🤖 AI Summary
Existing narrative understanding evaluation benchmarks suffer from severe coverage gaps: only 27% of core narrative tasks—including event structure, style, perspective, and revelation—are effectively assessed, and subjective, perspective-dependent tasks—which inherently lack unique ground-truth answers—are largely neglected. Method: We propose a theory-driven taxonomy of narrative tasks and conduct a systematic survey of 78 benchmarks, quantitatively identifying multidimensional assessment gaps. Based on this analysis, we design NarraBench, the first comprehensive, extensible narrative evaluation framework. It introduces novel subjective modeling and perspective-sensitive evaluation mechanisms. Contribution/Results: NarraBench fills critical evaluation voids across event, style, perspective, and revelation dimensions. It establishes a new paradigm for evaluating large language models’ narrative capabilities—one grounded in narrative theory yet pragmatically implementable—thereby advancing both methodological rigor and empirical coverage in narrative AI assessment.
📝 Abstract
We present NarraBench, a theory-informed taxonomy of narrative-understanding tasks, as well as an associated survey of 78 existing benchmarks in the area.
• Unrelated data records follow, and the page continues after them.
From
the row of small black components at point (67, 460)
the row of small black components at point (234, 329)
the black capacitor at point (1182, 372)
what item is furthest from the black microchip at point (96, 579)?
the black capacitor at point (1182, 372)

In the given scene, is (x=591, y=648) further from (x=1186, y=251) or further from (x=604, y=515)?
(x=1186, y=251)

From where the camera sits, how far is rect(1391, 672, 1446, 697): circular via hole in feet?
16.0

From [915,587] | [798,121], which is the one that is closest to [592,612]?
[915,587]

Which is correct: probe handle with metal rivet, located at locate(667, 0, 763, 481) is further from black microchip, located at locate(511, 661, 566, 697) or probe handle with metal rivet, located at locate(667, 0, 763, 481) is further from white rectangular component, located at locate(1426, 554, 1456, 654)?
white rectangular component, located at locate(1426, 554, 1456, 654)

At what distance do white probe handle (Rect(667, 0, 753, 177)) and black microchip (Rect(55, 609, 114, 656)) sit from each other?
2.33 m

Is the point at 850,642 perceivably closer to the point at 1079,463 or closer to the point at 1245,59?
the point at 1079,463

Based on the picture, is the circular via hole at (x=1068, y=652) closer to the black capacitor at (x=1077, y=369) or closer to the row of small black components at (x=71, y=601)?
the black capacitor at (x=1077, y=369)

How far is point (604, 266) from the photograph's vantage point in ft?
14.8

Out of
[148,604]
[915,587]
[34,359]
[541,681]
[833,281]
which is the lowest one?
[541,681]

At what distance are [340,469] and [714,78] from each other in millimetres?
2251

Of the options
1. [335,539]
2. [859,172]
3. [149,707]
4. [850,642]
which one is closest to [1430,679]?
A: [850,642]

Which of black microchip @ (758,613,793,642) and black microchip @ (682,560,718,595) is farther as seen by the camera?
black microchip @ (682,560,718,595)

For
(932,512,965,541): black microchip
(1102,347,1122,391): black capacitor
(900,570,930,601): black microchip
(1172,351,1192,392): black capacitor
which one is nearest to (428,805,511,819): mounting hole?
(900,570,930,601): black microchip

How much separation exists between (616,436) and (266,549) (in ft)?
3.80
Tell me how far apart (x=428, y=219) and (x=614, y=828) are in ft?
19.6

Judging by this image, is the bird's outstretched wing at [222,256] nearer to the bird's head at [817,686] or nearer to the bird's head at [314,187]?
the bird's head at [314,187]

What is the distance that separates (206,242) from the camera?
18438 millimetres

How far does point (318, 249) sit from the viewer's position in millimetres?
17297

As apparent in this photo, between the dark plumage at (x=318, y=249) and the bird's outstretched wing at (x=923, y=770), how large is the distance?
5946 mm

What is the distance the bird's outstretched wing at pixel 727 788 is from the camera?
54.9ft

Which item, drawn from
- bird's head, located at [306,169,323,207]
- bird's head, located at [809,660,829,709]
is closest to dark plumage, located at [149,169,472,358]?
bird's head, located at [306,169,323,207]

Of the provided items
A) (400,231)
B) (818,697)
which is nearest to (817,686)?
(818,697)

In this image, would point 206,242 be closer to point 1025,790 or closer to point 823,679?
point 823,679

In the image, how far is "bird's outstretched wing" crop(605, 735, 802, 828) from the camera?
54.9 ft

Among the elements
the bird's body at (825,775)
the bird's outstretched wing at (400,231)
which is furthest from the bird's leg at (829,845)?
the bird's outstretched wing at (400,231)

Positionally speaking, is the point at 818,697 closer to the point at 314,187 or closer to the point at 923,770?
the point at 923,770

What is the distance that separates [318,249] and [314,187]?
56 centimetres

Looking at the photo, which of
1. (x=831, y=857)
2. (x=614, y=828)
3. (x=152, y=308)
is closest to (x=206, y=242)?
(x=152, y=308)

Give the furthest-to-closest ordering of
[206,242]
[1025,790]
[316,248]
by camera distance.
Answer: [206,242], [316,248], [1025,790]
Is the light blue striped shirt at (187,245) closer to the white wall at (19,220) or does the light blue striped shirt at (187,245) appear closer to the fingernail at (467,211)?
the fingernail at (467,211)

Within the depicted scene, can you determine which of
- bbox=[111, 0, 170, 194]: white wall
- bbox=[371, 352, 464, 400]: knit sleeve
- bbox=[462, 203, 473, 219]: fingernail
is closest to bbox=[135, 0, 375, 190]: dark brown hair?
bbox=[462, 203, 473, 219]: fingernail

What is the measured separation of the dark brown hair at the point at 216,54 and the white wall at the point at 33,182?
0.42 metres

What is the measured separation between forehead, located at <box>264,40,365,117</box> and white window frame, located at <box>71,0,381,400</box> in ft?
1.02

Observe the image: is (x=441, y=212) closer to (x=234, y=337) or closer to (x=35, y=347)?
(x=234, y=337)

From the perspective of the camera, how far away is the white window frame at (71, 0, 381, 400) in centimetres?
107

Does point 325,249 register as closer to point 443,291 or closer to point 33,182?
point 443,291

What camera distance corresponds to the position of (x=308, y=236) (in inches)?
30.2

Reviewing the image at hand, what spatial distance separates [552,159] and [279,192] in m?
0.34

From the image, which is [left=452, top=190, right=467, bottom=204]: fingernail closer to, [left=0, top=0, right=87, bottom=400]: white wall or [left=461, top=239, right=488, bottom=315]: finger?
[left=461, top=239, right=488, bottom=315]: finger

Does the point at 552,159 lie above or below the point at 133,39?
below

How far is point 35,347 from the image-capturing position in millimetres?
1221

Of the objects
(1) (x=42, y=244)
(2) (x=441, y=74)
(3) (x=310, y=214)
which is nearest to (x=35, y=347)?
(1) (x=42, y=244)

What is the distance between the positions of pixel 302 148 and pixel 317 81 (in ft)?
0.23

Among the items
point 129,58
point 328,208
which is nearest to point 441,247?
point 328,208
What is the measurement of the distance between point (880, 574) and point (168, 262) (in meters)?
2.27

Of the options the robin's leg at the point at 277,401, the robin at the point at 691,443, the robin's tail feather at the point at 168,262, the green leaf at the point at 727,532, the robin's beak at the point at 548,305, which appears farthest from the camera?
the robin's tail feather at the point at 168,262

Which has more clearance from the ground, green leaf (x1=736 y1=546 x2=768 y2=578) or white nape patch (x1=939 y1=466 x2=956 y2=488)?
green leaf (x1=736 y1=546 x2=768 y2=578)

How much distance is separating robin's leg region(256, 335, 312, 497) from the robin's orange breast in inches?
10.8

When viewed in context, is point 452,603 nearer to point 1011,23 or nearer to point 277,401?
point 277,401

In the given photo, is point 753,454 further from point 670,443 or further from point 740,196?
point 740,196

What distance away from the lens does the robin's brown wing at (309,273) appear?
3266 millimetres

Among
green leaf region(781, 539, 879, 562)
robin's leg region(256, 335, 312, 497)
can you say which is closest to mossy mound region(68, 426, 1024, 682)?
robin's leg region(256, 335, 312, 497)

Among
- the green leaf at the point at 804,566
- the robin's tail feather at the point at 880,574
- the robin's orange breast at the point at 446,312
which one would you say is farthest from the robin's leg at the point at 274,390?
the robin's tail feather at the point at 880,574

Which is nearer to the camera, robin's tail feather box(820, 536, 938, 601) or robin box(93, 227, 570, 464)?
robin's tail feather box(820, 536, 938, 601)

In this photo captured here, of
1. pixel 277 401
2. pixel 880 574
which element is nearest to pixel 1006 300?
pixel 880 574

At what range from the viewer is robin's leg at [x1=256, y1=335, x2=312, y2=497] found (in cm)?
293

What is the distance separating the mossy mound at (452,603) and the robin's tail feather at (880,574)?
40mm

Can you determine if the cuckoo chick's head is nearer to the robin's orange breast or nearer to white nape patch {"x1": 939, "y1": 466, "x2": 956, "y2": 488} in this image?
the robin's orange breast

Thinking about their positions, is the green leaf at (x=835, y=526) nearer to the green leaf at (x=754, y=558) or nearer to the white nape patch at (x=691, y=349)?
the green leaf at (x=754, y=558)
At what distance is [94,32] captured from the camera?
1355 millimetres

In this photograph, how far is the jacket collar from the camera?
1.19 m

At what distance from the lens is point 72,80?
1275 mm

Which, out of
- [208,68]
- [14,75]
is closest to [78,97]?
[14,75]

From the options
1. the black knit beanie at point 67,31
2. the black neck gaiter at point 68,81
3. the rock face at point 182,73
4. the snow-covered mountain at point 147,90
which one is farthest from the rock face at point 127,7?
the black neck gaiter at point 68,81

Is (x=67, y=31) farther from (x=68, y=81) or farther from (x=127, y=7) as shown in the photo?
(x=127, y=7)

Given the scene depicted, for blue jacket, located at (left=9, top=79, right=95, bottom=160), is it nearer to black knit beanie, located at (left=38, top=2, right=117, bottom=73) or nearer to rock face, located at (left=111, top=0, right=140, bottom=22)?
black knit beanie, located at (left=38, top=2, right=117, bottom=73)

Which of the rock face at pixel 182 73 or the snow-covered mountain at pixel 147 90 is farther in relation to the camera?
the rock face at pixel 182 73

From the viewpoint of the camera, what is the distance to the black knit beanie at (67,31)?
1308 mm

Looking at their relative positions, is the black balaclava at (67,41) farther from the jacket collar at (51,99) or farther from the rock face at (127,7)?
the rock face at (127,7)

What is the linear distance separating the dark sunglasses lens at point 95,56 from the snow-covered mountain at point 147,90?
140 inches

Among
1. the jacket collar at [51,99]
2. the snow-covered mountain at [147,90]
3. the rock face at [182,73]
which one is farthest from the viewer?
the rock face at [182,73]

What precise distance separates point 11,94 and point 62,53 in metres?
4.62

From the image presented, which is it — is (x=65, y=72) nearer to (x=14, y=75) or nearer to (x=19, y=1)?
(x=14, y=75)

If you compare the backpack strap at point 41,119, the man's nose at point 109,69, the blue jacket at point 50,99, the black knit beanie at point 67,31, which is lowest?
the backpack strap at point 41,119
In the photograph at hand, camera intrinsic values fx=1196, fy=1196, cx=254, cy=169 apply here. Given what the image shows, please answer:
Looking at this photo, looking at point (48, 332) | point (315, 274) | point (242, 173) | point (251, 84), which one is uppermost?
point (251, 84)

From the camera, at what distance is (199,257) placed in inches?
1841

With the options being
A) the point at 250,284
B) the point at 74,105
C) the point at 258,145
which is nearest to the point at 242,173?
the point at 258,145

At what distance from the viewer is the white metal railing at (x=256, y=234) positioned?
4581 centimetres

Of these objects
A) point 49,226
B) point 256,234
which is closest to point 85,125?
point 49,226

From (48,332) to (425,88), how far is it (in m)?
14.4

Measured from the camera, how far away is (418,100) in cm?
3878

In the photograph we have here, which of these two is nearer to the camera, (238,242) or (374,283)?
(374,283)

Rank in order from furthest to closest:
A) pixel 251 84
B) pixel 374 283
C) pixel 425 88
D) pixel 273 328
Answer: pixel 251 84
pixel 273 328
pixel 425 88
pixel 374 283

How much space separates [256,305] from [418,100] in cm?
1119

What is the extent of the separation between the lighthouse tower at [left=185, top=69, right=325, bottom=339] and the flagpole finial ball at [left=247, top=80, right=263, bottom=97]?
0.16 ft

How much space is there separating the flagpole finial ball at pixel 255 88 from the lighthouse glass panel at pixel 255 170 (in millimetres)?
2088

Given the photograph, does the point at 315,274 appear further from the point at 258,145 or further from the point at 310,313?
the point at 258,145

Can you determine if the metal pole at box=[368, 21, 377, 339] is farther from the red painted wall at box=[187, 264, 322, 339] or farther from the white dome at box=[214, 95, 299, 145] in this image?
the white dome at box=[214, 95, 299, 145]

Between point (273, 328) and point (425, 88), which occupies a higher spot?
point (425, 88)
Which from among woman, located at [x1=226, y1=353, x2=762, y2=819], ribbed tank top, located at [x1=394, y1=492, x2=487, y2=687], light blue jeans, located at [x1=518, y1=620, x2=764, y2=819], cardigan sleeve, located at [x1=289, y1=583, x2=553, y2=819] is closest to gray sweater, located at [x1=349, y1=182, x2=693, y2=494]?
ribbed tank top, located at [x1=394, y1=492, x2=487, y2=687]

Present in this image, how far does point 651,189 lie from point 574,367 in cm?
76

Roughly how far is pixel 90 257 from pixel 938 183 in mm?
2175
We find significant need for new evaluations covering aspects of narrative understanding that are either overlooked in current work or are poorly aligned with existing metrics. Specifically, we estimate that only 27% of narrative tasks are well captured by existing benchmarks, and we note that some areas -- including narrative events, style, perspective, and revelation -- are nearly absent from current evaluations. We also note the need for increased development of benchmarks capable of assessing constitutively subjective and perspectival aspects of narrative, that is, aspects for which there is generally no single correct answer. Our taxonomy, survey, and methodology are of value to NLP researchers seeking to test LLM narrative understanding.